The optimized CPRF-SSFW is similar to the conventional one, and the imaging focuses only
when the velocity is low. In addition, all evaluation factors of the proposed SPRF-SSFW
change little, and the imaging quality is stable, which also verifies the high Doppler
tolerance for different velocities.
Figure 16
(a) Image entropy and (b) image contrast for ISAR images
versus different velocities with conventional CPRF-SSFW, optimized CPRF-SSFW, and
proposed SPRF-SSFW.
Next, when the spectrum is complete, the residual velocity of target is fixed as 20 m/s
and the burst duration changes. The imaging qualities of the conventional CPRF-SFW,
optimized CPRF-SFW [11], and
proposed SPRF-SFW are compared in Figure
17. The image entropy of the conventional CPRF-SFW increases and the image
contrast decreases with the burst duration, which verifies that the longer the burst
duration, the lower the Doppler tolerance of the conventional CPRF-SFW. The optimized
CPRF-SFW increases the imaging quality in a certain burst duration but decreases
significantly when the burst duration is too long. In addition, all evaluation factors of
the proposed SPRF-SFW change little, which verifies the high Doppler tolerance for
different burst durations.
Figure 17
(a) Image entropy and (b) image contrast for ISAR images
versus different burst duration with conventional CPRF-SFW, optimized CPRF-SFW, and
proposed SPRF-SFW.
Finally, when the spectrum is incomplete, the residual velocity of the target is fixed as
20 m/s and the degree of spectrum integrity changes. The imaging qualities of the
conventional CPRF-SSFW [15],
optimized CPRF-SSFW [17], and
proposed SPRF-SFW are compared in Figure
18. The image entropy of the conventional CPRF-SSFW is always higher and the
image contrast is always lower, which indicates that the images of the moving targets
defocus under various degrees of spectrum integrity. The optimized CPRF-SSFW has higher
imaging quality than the conventional CPRF-SSFW but also has imaging defocusing. As a
comparison, the image entropy of the proposed SPRF-SSFW increases slowly and the image
contrast decreases slowly when the degree of spectrum integrity is bigger than 0.5. The
main reason for the decrease in imaging quality is the decrease in the SNR, which is
caused by the decrease in the accumulated pulse number. However, when the degree of
spectrum integrity is smaller than 0.5, image entropy increases and image contrast
decreases rapidly, which indicates that the degree of spectrum integrity should not be too
low, otherwise the imaging quality will be affected.
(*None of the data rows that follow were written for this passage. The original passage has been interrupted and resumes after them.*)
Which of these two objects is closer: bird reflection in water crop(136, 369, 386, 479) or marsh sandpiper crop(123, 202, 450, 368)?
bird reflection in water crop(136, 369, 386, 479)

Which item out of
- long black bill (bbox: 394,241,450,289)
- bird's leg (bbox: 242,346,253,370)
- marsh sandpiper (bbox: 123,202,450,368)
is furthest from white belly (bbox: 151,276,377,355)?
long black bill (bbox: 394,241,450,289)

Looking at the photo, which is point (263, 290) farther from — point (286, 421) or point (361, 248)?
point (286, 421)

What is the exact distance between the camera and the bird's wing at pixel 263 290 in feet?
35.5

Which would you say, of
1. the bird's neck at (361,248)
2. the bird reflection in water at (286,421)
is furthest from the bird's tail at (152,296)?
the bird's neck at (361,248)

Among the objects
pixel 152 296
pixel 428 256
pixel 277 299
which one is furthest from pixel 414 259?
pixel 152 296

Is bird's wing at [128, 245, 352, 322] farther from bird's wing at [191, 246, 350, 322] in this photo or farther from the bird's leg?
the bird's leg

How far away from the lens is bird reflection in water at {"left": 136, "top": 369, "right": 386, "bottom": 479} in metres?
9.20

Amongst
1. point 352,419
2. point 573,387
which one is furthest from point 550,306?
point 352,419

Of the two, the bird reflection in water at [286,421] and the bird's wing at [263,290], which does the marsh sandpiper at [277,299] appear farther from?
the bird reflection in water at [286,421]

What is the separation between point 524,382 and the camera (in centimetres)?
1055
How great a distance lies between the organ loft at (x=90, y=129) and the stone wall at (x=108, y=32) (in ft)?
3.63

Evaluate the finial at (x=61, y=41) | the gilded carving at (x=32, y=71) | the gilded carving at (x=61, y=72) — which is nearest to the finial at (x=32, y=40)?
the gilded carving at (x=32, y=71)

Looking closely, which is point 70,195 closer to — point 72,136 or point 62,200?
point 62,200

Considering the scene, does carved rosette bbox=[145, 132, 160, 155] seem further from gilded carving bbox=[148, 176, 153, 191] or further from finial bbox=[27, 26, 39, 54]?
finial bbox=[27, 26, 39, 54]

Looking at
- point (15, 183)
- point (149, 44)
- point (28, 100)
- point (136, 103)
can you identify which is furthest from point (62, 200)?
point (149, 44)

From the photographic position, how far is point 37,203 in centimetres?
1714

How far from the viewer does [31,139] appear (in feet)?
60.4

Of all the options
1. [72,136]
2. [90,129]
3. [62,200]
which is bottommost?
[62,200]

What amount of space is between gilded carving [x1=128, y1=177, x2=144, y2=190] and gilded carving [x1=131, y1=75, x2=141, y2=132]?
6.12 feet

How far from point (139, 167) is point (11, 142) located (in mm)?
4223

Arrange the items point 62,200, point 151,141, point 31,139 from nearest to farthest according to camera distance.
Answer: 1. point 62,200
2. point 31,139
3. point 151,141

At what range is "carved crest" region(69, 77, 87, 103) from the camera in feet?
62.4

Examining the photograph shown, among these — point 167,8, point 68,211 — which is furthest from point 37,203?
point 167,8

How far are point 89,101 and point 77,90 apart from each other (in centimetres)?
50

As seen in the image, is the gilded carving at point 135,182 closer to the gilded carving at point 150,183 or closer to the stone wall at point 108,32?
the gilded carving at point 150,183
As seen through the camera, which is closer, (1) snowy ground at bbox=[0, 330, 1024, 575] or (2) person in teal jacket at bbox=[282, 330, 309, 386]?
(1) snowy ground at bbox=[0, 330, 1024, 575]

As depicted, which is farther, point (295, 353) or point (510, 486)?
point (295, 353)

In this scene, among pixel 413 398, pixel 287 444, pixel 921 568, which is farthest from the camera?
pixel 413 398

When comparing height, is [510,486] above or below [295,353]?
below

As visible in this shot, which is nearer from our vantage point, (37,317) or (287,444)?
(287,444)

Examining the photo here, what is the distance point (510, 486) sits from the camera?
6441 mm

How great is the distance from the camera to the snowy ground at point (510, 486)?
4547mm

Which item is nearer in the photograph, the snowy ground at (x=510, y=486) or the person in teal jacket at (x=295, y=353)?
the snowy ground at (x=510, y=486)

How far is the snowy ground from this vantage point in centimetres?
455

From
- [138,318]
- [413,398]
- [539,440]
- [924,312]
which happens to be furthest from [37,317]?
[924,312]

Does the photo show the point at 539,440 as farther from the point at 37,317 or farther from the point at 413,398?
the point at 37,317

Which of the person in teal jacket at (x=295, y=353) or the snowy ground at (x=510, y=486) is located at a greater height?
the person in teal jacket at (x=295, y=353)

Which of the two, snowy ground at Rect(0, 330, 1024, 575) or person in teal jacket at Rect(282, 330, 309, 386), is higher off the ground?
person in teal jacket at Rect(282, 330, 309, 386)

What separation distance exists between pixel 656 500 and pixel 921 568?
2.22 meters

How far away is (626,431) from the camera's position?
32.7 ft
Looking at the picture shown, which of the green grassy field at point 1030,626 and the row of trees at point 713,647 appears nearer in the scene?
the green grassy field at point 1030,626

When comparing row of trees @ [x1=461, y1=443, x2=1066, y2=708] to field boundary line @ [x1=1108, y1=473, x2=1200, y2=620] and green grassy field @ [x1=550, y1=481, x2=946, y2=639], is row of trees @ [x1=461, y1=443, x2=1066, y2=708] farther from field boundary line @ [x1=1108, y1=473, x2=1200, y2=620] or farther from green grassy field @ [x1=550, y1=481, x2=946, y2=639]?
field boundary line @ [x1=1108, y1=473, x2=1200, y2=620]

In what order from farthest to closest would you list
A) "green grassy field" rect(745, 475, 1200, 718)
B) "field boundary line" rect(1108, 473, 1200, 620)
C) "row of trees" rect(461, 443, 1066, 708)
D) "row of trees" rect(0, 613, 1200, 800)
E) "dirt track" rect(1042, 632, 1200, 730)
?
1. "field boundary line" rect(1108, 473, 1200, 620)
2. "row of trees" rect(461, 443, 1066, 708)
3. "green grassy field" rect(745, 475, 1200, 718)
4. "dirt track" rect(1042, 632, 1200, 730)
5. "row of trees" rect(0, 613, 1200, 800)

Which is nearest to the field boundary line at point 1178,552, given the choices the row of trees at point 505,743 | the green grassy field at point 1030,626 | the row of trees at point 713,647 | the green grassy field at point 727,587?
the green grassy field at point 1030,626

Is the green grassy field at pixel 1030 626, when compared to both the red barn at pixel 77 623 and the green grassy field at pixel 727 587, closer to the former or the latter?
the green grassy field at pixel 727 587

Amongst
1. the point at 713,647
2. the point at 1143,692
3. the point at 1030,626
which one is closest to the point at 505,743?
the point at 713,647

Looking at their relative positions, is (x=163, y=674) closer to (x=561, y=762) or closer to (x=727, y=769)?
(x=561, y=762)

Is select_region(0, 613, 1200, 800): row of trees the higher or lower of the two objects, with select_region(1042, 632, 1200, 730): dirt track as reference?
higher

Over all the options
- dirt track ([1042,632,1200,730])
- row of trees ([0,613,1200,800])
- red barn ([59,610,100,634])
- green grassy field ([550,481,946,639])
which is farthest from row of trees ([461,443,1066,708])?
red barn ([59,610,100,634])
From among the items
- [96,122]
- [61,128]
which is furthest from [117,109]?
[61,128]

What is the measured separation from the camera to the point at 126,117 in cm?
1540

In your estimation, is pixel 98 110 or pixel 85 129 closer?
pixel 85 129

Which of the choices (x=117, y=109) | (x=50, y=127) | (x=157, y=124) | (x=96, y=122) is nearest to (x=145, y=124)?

The experiment verifies the high
Doppler tolerance of the proposed SPRF-SSFW for a high degree of spectrum integrity.
Figure 18
(a) Image entropy and (b) image contrast for ISAR images
versus different degrees of spectrum integrity with conventional CPRF-SSFW, optimized
CPRF-SSFW, and proposed SPRF-SSFW.
5. Conclusions
In this paper, we proposed a waveform design and a corresponding processing method using
the SPRF to improve the Doppler tolerance of the SFW and the SSFW. Theoretical analysis and
experiments verified that both the SPRF-SFW and the SPRF-SSFW designed by the proposed
method have high Doppler tolerance and a focusing synthetic range profile. In addition, the
SPRF-SSFW processed by CS has not only high Doppler tolerance but also a short burst
duration and low probability of intercept, which improves the anti-jamming ability. Further
work can expand the sub-pulse optimization design to improve the adaptability to maneuvering
targets in a complex electromagnetic environment.